*** Page text ***
They all seemed to have similar ideas.  I liked the provision of gopher tracks so in times of reduced mobility, the residents could ride their gophers to the local town as well as around their ‘village’.  There was talk of communal gardens and shared tradespeople and bulk purchasing, all of which sounds sensible.  Every proposal talked of eco-sensitive design which was going to result in sustainable development and reduced running costs.  One project sensibly talked about a central guest accommodation unit so that there was somewhere for visitors to stay, and meaning that individual houses did not need to be as big.  Something to contemplate although I would still like to have visitors staying with me.

Although frequent mention was made of like-minded people, it was also stressed that the community did not need to be of a homogenous age group and that having interaction with a variety of ages was also important.  That could have be with visitors or local community interaction, or even people of varied age groups living permanently within the community.

I like the concepts that have been discussed here and have been mulling over the options for some time.  I haven’t yet come to grips with how to get other people on board and how to decide on the type of development.  I still have time to play around with the idea.

If others have thoughts along these lines, or know of other retirement communities, I would love to hear about it.

 

 

On Death and Dying

In recent weeks the topic of death and dying has been much on my mind.  Not because my own demise is imminent, but because my father died a few weeks ago, and I walked by his side during his final weeks.  I sat with him during that last morning of desperate struggle as he fought to retain the ability to breathe over the asbestos driven fluid that filled his lungs and slowly drowned him.  He was conscious until the last ten minutes or so and his dying was not in any way easy.  It was dreadful for him and was confronting and distressing for me.

To not be able to alleviate the suffering of another person is something truly distressing.   I should acknowledge at this point that my father had recently celebrated his 97th birthday and realistically he did not have a lot of time left with us.  He was relatively fit, aside from that disease and still had a current driver’s licence but his failing hearing and eyesight heralded the degeneration of life quality for him.  I am not meaning to in any way sound as though I am dictating the useful end of another person’s life when I say ‘It was time’ but in reality it was and I knew that as I sat with him that last morning.
*** End of Page text ***
*** Data extract ***
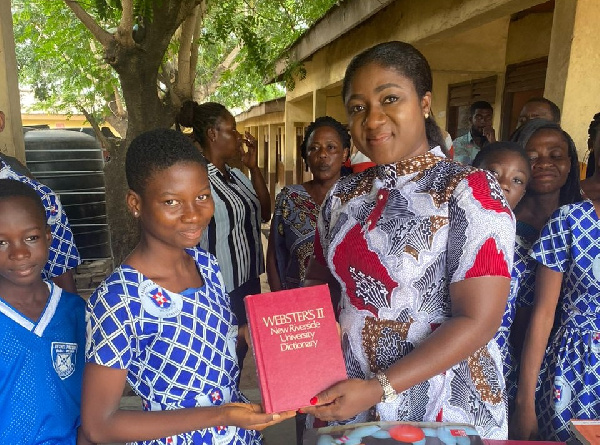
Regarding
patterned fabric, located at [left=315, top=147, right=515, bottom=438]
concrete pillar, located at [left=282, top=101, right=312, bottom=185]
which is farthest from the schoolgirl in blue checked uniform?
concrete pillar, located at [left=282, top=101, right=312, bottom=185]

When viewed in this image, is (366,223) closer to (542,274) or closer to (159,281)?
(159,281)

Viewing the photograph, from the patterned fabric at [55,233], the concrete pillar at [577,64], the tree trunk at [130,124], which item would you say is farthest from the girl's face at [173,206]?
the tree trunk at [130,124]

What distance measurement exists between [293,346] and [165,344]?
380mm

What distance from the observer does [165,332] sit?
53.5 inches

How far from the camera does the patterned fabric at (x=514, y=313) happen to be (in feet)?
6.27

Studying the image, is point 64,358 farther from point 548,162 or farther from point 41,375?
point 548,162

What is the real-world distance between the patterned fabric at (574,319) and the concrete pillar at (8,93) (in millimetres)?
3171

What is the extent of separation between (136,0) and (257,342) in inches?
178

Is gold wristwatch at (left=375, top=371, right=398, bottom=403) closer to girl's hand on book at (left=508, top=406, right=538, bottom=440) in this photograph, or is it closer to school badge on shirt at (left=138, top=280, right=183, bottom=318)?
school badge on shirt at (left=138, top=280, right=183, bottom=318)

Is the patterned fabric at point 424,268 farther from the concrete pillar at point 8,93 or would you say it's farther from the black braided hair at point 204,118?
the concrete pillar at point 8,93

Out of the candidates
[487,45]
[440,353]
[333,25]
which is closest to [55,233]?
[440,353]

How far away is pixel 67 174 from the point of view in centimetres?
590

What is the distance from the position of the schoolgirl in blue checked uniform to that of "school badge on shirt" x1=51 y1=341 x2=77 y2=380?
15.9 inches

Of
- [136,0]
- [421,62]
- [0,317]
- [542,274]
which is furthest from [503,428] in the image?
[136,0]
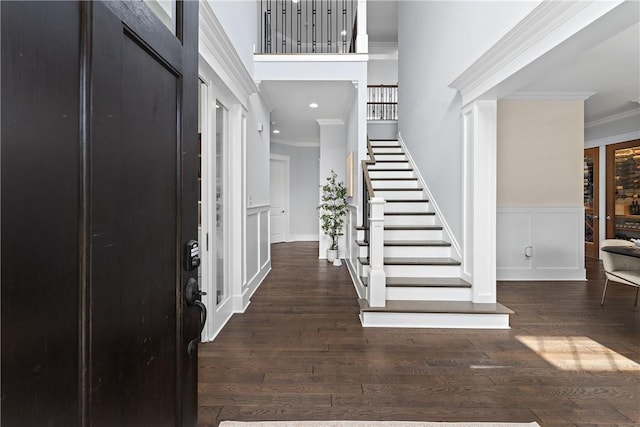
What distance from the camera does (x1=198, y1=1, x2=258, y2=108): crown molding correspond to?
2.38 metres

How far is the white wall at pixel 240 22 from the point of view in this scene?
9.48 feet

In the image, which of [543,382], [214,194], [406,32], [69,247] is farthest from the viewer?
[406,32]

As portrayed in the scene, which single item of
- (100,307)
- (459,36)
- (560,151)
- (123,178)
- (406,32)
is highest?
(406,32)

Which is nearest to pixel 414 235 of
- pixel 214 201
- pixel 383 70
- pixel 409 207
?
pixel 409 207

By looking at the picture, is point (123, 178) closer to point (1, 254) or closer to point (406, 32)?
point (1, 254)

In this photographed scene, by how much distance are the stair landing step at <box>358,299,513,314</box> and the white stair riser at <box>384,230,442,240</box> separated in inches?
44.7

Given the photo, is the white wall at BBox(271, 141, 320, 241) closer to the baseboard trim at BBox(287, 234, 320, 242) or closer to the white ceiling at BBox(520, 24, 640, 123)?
*** End of Data extract ***
*** Data extract ***
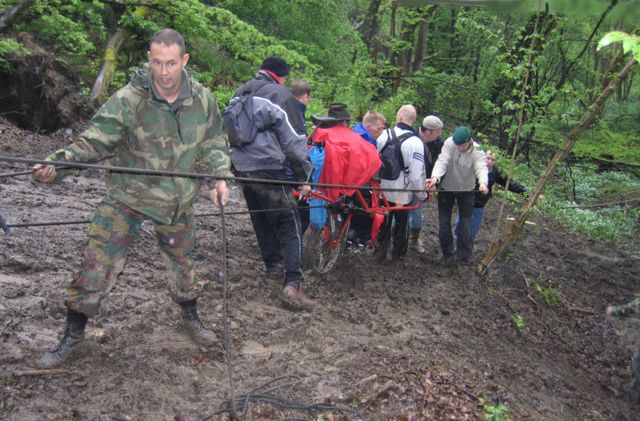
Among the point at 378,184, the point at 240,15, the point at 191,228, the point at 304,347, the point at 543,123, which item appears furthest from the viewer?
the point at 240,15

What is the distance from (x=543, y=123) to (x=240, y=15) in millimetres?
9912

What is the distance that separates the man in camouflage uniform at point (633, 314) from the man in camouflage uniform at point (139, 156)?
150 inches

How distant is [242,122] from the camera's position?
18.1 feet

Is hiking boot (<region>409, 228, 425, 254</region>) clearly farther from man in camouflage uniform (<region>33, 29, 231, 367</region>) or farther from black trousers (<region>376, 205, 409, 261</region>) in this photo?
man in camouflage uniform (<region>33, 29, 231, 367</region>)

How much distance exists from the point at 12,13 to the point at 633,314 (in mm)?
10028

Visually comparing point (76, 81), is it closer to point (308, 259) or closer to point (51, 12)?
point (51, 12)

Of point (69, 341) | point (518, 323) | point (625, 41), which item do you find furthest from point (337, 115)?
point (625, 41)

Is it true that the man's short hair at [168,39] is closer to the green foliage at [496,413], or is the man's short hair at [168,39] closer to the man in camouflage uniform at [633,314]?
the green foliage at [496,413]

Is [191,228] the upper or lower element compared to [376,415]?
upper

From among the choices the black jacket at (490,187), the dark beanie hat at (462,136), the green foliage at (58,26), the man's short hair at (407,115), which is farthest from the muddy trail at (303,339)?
*** End of Data extract ***
**Task statement**
From the page text, extract the passage verbatim, starting at "I like the concepts" and ending at "with the idea.".

**Response**
I like the concepts that have been discussed here and have been mulling over the options for some time.  I haven’t yet come to grips with how to get other people on board and how to decide on the type of development.  I still have time to play around with the idea.